> SUPPLIED TEXT
File: gnuastro.info, Node: Pixel information images, Prev: Keyword inspection and manipulation, Up: Invoking astfits
5.1.1.3 Pixel information images
................................
In *note Keyword inspection and manipulation:: options like
‘--pixelscale’ were introduced for information on the pixels from the
keywords. But that only provides a single value for all the pixels!
This will not be sufficient in some scenarios; for example due to
distortion, different regions of the image will have different pixel
areas when projected onto the sky.
The options in this section provide such "meta" images: images where
the pixel values are information about the pixel itself. Such images
can be useful in understanding the underlying pixel grid with the same
tools that you study the astronomical objects within the image (like
*note SAO DS9::). After all, nothing beats visual inspection with tools
you are familiar with.
‘--pixelareaonwcs’
Create a meta-image where each pixel's value shows its area in the
WCS units (usually degrees squared). The output is therefore the
same size as the input.
This option uses the same "pixel mixing" or "area resampling"
concept that is described in *note Resampling:: (as part of the
Warp program). Similar to Warp, its sampling can be tuned with the
‘--edgesampling’ that is described below.
One scenario where this option becomes handy is when you are
debugging aligned images using the Warp program (see *note Warp::).
You may observe gradients after warping and can check if they
caused by the distortion of the instrument or not. Such gradients
can happen due to distortions because the detectors pixels are
measuring photons from different areas on the sky (or the type of
projection you're seeing). This effect is more pronounced in
images covering larger portions of the sky, for instance, the TESS
images(1).
Here is an example usage of the ‘--pixelareaonwcs’ option:
# Check the area each 'input.fits' pixel takes in sky
$ astfits input.fits -h1 --pixelareaonwcs -o pixarea.fits
# Convert each pixel's area to arcsec^2
$ astarithmetic pixarea.fits 3600 3600 x x \
--output=pixarea_arcsec2.fits
# Compare area relative to the actual reported pixel scale
$ pixarea=$(astfits input.fits --pixelscale -q \
| awk '{print $3}')
$ astarithmetic pixarea.fits $pixarea / -o pixarea_rel.fits
‘--edgesampling=INT’
Extra sampling along the pixel edges for ‘--pixelareaonwcs’. The
default value is 0, meaning that only the pixel vertices are used.
Values greater than zero improve the accuracy in the expense of
greater time and memory consumption. With that said, the default
value of zero usually has a good precision unless the given image
has extreme distortions that produce irregular pixel shapes. For
more, see *note Align pixels with WCS considering distortions::).
*Caution:* This option does not "oversample" the output image!
Rather, it makes Warp use more points to calculate the _input_
pixel area. To oversample the output image, set a reasonable
‘--cdelt’ value.

Annotation rows
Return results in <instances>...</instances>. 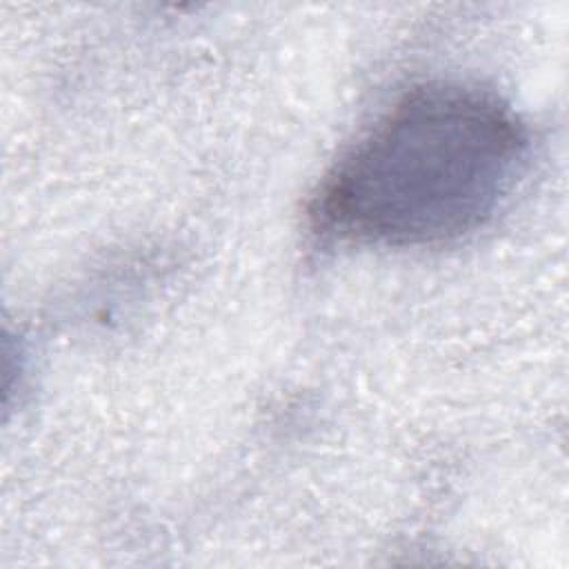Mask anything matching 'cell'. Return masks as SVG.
Segmentation results:
<instances>
[{
    "instance_id": "cell-1",
    "label": "cell",
    "mask_w": 569,
    "mask_h": 569,
    "mask_svg": "<svg viewBox=\"0 0 569 569\" xmlns=\"http://www.w3.org/2000/svg\"><path fill=\"white\" fill-rule=\"evenodd\" d=\"M527 153V127L493 91L427 82L396 100L336 162L311 218L320 231L353 242H447L500 209Z\"/></svg>"
}]
</instances>
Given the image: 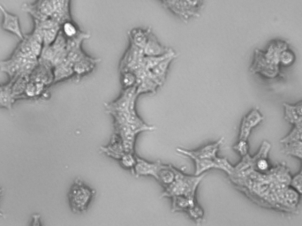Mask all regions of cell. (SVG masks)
Returning <instances> with one entry per match:
<instances>
[{"label": "cell", "instance_id": "obj_15", "mask_svg": "<svg viewBox=\"0 0 302 226\" xmlns=\"http://www.w3.org/2000/svg\"><path fill=\"white\" fill-rule=\"evenodd\" d=\"M52 74H53L52 84H55L58 82L74 77V67H73V65L70 62H68L67 60L63 63L59 64L58 66L53 67Z\"/></svg>", "mask_w": 302, "mask_h": 226}, {"label": "cell", "instance_id": "obj_40", "mask_svg": "<svg viewBox=\"0 0 302 226\" xmlns=\"http://www.w3.org/2000/svg\"><path fill=\"white\" fill-rule=\"evenodd\" d=\"M299 173L302 174V160H301V168H300V171H299Z\"/></svg>", "mask_w": 302, "mask_h": 226}, {"label": "cell", "instance_id": "obj_8", "mask_svg": "<svg viewBox=\"0 0 302 226\" xmlns=\"http://www.w3.org/2000/svg\"><path fill=\"white\" fill-rule=\"evenodd\" d=\"M0 12L3 15V21L1 24V28L3 29V30L14 34L22 41L24 40L25 36L23 35V31H22L18 16L9 13L2 5H0Z\"/></svg>", "mask_w": 302, "mask_h": 226}, {"label": "cell", "instance_id": "obj_12", "mask_svg": "<svg viewBox=\"0 0 302 226\" xmlns=\"http://www.w3.org/2000/svg\"><path fill=\"white\" fill-rule=\"evenodd\" d=\"M100 61L101 60L99 59H96V58L88 56L84 60L74 64L73 65L74 77L77 79L78 81H80L82 77H84L85 75L91 73Z\"/></svg>", "mask_w": 302, "mask_h": 226}, {"label": "cell", "instance_id": "obj_5", "mask_svg": "<svg viewBox=\"0 0 302 226\" xmlns=\"http://www.w3.org/2000/svg\"><path fill=\"white\" fill-rule=\"evenodd\" d=\"M224 141V138L218 141L205 145L202 148L195 150H188L186 148H178L177 151L183 156H188L192 160L195 159H216L218 157L219 148Z\"/></svg>", "mask_w": 302, "mask_h": 226}, {"label": "cell", "instance_id": "obj_19", "mask_svg": "<svg viewBox=\"0 0 302 226\" xmlns=\"http://www.w3.org/2000/svg\"><path fill=\"white\" fill-rule=\"evenodd\" d=\"M284 118L292 125L302 121V102L297 104H284Z\"/></svg>", "mask_w": 302, "mask_h": 226}, {"label": "cell", "instance_id": "obj_1", "mask_svg": "<svg viewBox=\"0 0 302 226\" xmlns=\"http://www.w3.org/2000/svg\"><path fill=\"white\" fill-rule=\"evenodd\" d=\"M136 87L122 90L120 96L111 103L105 104V109L114 121V134L121 139L125 152L134 153L135 139L140 133L156 129L144 122L137 114Z\"/></svg>", "mask_w": 302, "mask_h": 226}, {"label": "cell", "instance_id": "obj_17", "mask_svg": "<svg viewBox=\"0 0 302 226\" xmlns=\"http://www.w3.org/2000/svg\"><path fill=\"white\" fill-rule=\"evenodd\" d=\"M14 80H10L8 83L3 85V89L0 93V108L8 109L9 111H11L12 108L16 101V98L14 96L13 90H12Z\"/></svg>", "mask_w": 302, "mask_h": 226}, {"label": "cell", "instance_id": "obj_30", "mask_svg": "<svg viewBox=\"0 0 302 226\" xmlns=\"http://www.w3.org/2000/svg\"><path fill=\"white\" fill-rule=\"evenodd\" d=\"M187 213L191 217L192 220L195 221L196 223L200 224L201 222H203L204 212H203V208H201V206L198 205V203L194 205L193 207L189 208Z\"/></svg>", "mask_w": 302, "mask_h": 226}, {"label": "cell", "instance_id": "obj_23", "mask_svg": "<svg viewBox=\"0 0 302 226\" xmlns=\"http://www.w3.org/2000/svg\"><path fill=\"white\" fill-rule=\"evenodd\" d=\"M60 32L62 33L63 36L67 39H71L74 37H77L81 31L79 27L76 25V23H74L72 20L63 23L60 27Z\"/></svg>", "mask_w": 302, "mask_h": 226}, {"label": "cell", "instance_id": "obj_34", "mask_svg": "<svg viewBox=\"0 0 302 226\" xmlns=\"http://www.w3.org/2000/svg\"><path fill=\"white\" fill-rule=\"evenodd\" d=\"M233 149L235 150L236 152L239 153L241 157H245V156L249 155V153H248V142H247V141L239 140V141L233 146Z\"/></svg>", "mask_w": 302, "mask_h": 226}, {"label": "cell", "instance_id": "obj_9", "mask_svg": "<svg viewBox=\"0 0 302 226\" xmlns=\"http://www.w3.org/2000/svg\"><path fill=\"white\" fill-rule=\"evenodd\" d=\"M163 163L161 161H157V162H148L147 160L142 159L139 156L136 157V164L132 171L133 175H134L136 178L142 177V176H152L157 179L158 174Z\"/></svg>", "mask_w": 302, "mask_h": 226}, {"label": "cell", "instance_id": "obj_20", "mask_svg": "<svg viewBox=\"0 0 302 226\" xmlns=\"http://www.w3.org/2000/svg\"><path fill=\"white\" fill-rule=\"evenodd\" d=\"M172 211H188L189 208L197 204L196 199H190L186 196H176L172 198Z\"/></svg>", "mask_w": 302, "mask_h": 226}, {"label": "cell", "instance_id": "obj_28", "mask_svg": "<svg viewBox=\"0 0 302 226\" xmlns=\"http://www.w3.org/2000/svg\"><path fill=\"white\" fill-rule=\"evenodd\" d=\"M136 157L137 156L134 155V153H125L118 162L125 170H130V171H133L135 164H136Z\"/></svg>", "mask_w": 302, "mask_h": 226}, {"label": "cell", "instance_id": "obj_31", "mask_svg": "<svg viewBox=\"0 0 302 226\" xmlns=\"http://www.w3.org/2000/svg\"><path fill=\"white\" fill-rule=\"evenodd\" d=\"M295 55L290 49L284 50L279 56V65L282 67H290L294 63Z\"/></svg>", "mask_w": 302, "mask_h": 226}, {"label": "cell", "instance_id": "obj_2", "mask_svg": "<svg viewBox=\"0 0 302 226\" xmlns=\"http://www.w3.org/2000/svg\"><path fill=\"white\" fill-rule=\"evenodd\" d=\"M175 171V181L165 188L161 198H174L176 196H186L190 199H196V190L199 184L203 180L205 174L201 176H191L185 174L183 171L174 167Z\"/></svg>", "mask_w": 302, "mask_h": 226}, {"label": "cell", "instance_id": "obj_27", "mask_svg": "<svg viewBox=\"0 0 302 226\" xmlns=\"http://www.w3.org/2000/svg\"><path fill=\"white\" fill-rule=\"evenodd\" d=\"M302 135V122L295 124L293 129L291 130V133L285 136L284 139H282L280 142L284 145L289 144L294 141H300V137Z\"/></svg>", "mask_w": 302, "mask_h": 226}, {"label": "cell", "instance_id": "obj_11", "mask_svg": "<svg viewBox=\"0 0 302 226\" xmlns=\"http://www.w3.org/2000/svg\"><path fill=\"white\" fill-rule=\"evenodd\" d=\"M100 151L105 154L107 156L111 157L117 161L121 159L122 156L126 153L121 139L118 137L116 134H113L109 144L100 148Z\"/></svg>", "mask_w": 302, "mask_h": 226}, {"label": "cell", "instance_id": "obj_38", "mask_svg": "<svg viewBox=\"0 0 302 226\" xmlns=\"http://www.w3.org/2000/svg\"><path fill=\"white\" fill-rule=\"evenodd\" d=\"M2 89H3V85H0V93L2 91Z\"/></svg>", "mask_w": 302, "mask_h": 226}, {"label": "cell", "instance_id": "obj_39", "mask_svg": "<svg viewBox=\"0 0 302 226\" xmlns=\"http://www.w3.org/2000/svg\"><path fill=\"white\" fill-rule=\"evenodd\" d=\"M0 216H3V217L5 216L4 214H3V213H2L1 211H0Z\"/></svg>", "mask_w": 302, "mask_h": 226}, {"label": "cell", "instance_id": "obj_22", "mask_svg": "<svg viewBox=\"0 0 302 226\" xmlns=\"http://www.w3.org/2000/svg\"><path fill=\"white\" fill-rule=\"evenodd\" d=\"M193 161L196 164V176L205 174L207 171L212 169H218L216 159H195Z\"/></svg>", "mask_w": 302, "mask_h": 226}, {"label": "cell", "instance_id": "obj_24", "mask_svg": "<svg viewBox=\"0 0 302 226\" xmlns=\"http://www.w3.org/2000/svg\"><path fill=\"white\" fill-rule=\"evenodd\" d=\"M43 44L44 47H48L55 42L57 37L60 33V26L53 27L49 30H43Z\"/></svg>", "mask_w": 302, "mask_h": 226}, {"label": "cell", "instance_id": "obj_36", "mask_svg": "<svg viewBox=\"0 0 302 226\" xmlns=\"http://www.w3.org/2000/svg\"><path fill=\"white\" fill-rule=\"evenodd\" d=\"M31 226H42L41 222V215L39 214H35L32 215V222Z\"/></svg>", "mask_w": 302, "mask_h": 226}, {"label": "cell", "instance_id": "obj_26", "mask_svg": "<svg viewBox=\"0 0 302 226\" xmlns=\"http://www.w3.org/2000/svg\"><path fill=\"white\" fill-rule=\"evenodd\" d=\"M283 152L287 156H294L302 160V141H297L285 145Z\"/></svg>", "mask_w": 302, "mask_h": 226}, {"label": "cell", "instance_id": "obj_35", "mask_svg": "<svg viewBox=\"0 0 302 226\" xmlns=\"http://www.w3.org/2000/svg\"><path fill=\"white\" fill-rule=\"evenodd\" d=\"M290 186L292 189L296 191L297 193L302 196V174L298 172V174L294 175L291 178L290 181Z\"/></svg>", "mask_w": 302, "mask_h": 226}, {"label": "cell", "instance_id": "obj_25", "mask_svg": "<svg viewBox=\"0 0 302 226\" xmlns=\"http://www.w3.org/2000/svg\"><path fill=\"white\" fill-rule=\"evenodd\" d=\"M90 37V34L87 33V32H82L78 35L77 37H74V38H71V39H67V51H72V50H75V49L81 48V45H82V42L89 39Z\"/></svg>", "mask_w": 302, "mask_h": 226}, {"label": "cell", "instance_id": "obj_37", "mask_svg": "<svg viewBox=\"0 0 302 226\" xmlns=\"http://www.w3.org/2000/svg\"><path fill=\"white\" fill-rule=\"evenodd\" d=\"M2 193H3V188H0V197L2 195Z\"/></svg>", "mask_w": 302, "mask_h": 226}, {"label": "cell", "instance_id": "obj_10", "mask_svg": "<svg viewBox=\"0 0 302 226\" xmlns=\"http://www.w3.org/2000/svg\"><path fill=\"white\" fill-rule=\"evenodd\" d=\"M252 70L254 73L262 74L268 78H273L276 74H278V66H274L269 64L263 55V52L256 51L255 52V59L252 67Z\"/></svg>", "mask_w": 302, "mask_h": 226}, {"label": "cell", "instance_id": "obj_3", "mask_svg": "<svg viewBox=\"0 0 302 226\" xmlns=\"http://www.w3.org/2000/svg\"><path fill=\"white\" fill-rule=\"evenodd\" d=\"M95 195V191L85 185L81 179L77 178L69 193V202L74 213H83L89 208V203Z\"/></svg>", "mask_w": 302, "mask_h": 226}, {"label": "cell", "instance_id": "obj_16", "mask_svg": "<svg viewBox=\"0 0 302 226\" xmlns=\"http://www.w3.org/2000/svg\"><path fill=\"white\" fill-rule=\"evenodd\" d=\"M150 32L151 30L149 29H140V28H134L133 30H130L129 32L130 44L143 50L145 45L147 44Z\"/></svg>", "mask_w": 302, "mask_h": 226}, {"label": "cell", "instance_id": "obj_6", "mask_svg": "<svg viewBox=\"0 0 302 226\" xmlns=\"http://www.w3.org/2000/svg\"><path fill=\"white\" fill-rule=\"evenodd\" d=\"M144 57L145 56L143 54V51L141 49L130 44L127 51L125 52V55L122 58L119 64L120 73L121 74L125 72L134 73L141 66Z\"/></svg>", "mask_w": 302, "mask_h": 226}, {"label": "cell", "instance_id": "obj_21", "mask_svg": "<svg viewBox=\"0 0 302 226\" xmlns=\"http://www.w3.org/2000/svg\"><path fill=\"white\" fill-rule=\"evenodd\" d=\"M30 77L25 76V75H18L14 80L12 90H13V94L16 98V100L20 97H23L25 90H26L27 85H28V83L30 82Z\"/></svg>", "mask_w": 302, "mask_h": 226}, {"label": "cell", "instance_id": "obj_14", "mask_svg": "<svg viewBox=\"0 0 302 226\" xmlns=\"http://www.w3.org/2000/svg\"><path fill=\"white\" fill-rule=\"evenodd\" d=\"M177 57V54L174 56H171L169 58H167L166 60L162 61L161 63H159L158 66L153 67L152 69L149 70L152 77L155 79L156 82L159 83L160 87H162L165 82H166V75L167 72L169 69L170 65L174 61V59Z\"/></svg>", "mask_w": 302, "mask_h": 226}, {"label": "cell", "instance_id": "obj_32", "mask_svg": "<svg viewBox=\"0 0 302 226\" xmlns=\"http://www.w3.org/2000/svg\"><path fill=\"white\" fill-rule=\"evenodd\" d=\"M283 199L285 200L289 205L294 206L297 205L299 200V194L296 191L292 189L291 187H285L283 193Z\"/></svg>", "mask_w": 302, "mask_h": 226}, {"label": "cell", "instance_id": "obj_33", "mask_svg": "<svg viewBox=\"0 0 302 226\" xmlns=\"http://www.w3.org/2000/svg\"><path fill=\"white\" fill-rule=\"evenodd\" d=\"M216 163L218 165V170L225 171L229 177L232 176L233 171H234V166H232L231 163H229L228 160L225 157H217L216 158Z\"/></svg>", "mask_w": 302, "mask_h": 226}, {"label": "cell", "instance_id": "obj_4", "mask_svg": "<svg viewBox=\"0 0 302 226\" xmlns=\"http://www.w3.org/2000/svg\"><path fill=\"white\" fill-rule=\"evenodd\" d=\"M161 4L187 23L189 19L199 17L204 3L194 0H166L161 1Z\"/></svg>", "mask_w": 302, "mask_h": 226}, {"label": "cell", "instance_id": "obj_13", "mask_svg": "<svg viewBox=\"0 0 302 226\" xmlns=\"http://www.w3.org/2000/svg\"><path fill=\"white\" fill-rule=\"evenodd\" d=\"M169 50L170 49L166 48L159 43L157 37L151 31L148 36L147 44L142 51L145 57H159V56L165 55L166 52H169Z\"/></svg>", "mask_w": 302, "mask_h": 226}, {"label": "cell", "instance_id": "obj_29", "mask_svg": "<svg viewBox=\"0 0 302 226\" xmlns=\"http://www.w3.org/2000/svg\"><path fill=\"white\" fill-rule=\"evenodd\" d=\"M136 76L133 72H125L121 74V83L123 89L133 88L136 86Z\"/></svg>", "mask_w": 302, "mask_h": 226}, {"label": "cell", "instance_id": "obj_7", "mask_svg": "<svg viewBox=\"0 0 302 226\" xmlns=\"http://www.w3.org/2000/svg\"><path fill=\"white\" fill-rule=\"evenodd\" d=\"M262 120H263V117L258 109H254L249 113H247V115L244 117L241 122L239 140L247 141L250 136L252 130L254 129V127H256Z\"/></svg>", "mask_w": 302, "mask_h": 226}, {"label": "cell", "instance_id": "obj_18", "mask_svg": "<svg viewBox=\"0 0 302 226\" xmlns=\"http://www.w3.org/2000/svg\"><path fill=\"white\" fill-rule=\"evenodd\" d=\"M175 178L176 175L174 171V166L163 163L161 169L159 170L157 180L164 186V188H166L175 181Z\"/></svg>", "mask_w": 302, "mask_h": 226}]
</instances>
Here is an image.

> TO DO
**a)** In the pixel information images text, update the part between "The options in" and "as the input.", inclusive, changing "meta-image" to "pixel-area map".
**b)** Shorten the paragraph of the pixel information images text that opens with "One scenario where this option becomes handy", keeping its main facts.
**c)** Pick up the pixel information images text after its last sentence and keep it going.

> THE REPLIES
**a)**
The options in this section provide such "meta" images: images where
the pixel values are information about the pixel itself. Such images
can be useful in understanding the underlying pixel grid with the same
tools that you study the astronomical objects within the image (like
*note SAO DS9::). After all, nothing beats visual inspection with tools
you are familiar with.
‘--pixelareaonwcs’
Create a pixel-area map where each pixel's value shows its area in the
WCS units (usually degrees squared). The output is therefore the
same size as the input.

**b)** The --pixelareaonwcs option helps when debugging images aligned with the Warp program. If gradients appear after warping, it can show whether the instrument's distortion caused them. Distortion produces such gradients because the detector's pixels measure photons from different areas of the sky, or because of the type of projection. The effect is stronger in images that cover larger portions of the sky, such as TESS images.

**c)**
---------- Footnotes ----------
(1) <https://www.nasa.gov/tess-transiting-exoplanet-survey-satellite>
File: gnuastro.info, Node: ConvertType, Next: Table, Prev: Fits, Up: Data containers
5.2 ConvertType
===============
The FITS format used in astronomy was defined mainly for archiving,
transmission, and processing. In other situations, the data might be
useful in other formats. For example, when you are writing a paper or
report, or if you are making slides for a talk, you cannot use a FITS
image. Other image formats should be used. In other cases you might
want your pixel values in a table format as plain text for input to
other programs that do not recognize FITS. ConvertType is created for
such situations. The various types will increase with future updates
and based on need.
The conversion is not only one way (from FITS to other formats), but
two ways (except the EPS and PDF formats(1)). So you can also convert a
JPEG image or text file into a FITS image. Basically, other than
EPS/PDF, you can use any of the recognized formats as different color
channel inputs to get any of the recognized outputs.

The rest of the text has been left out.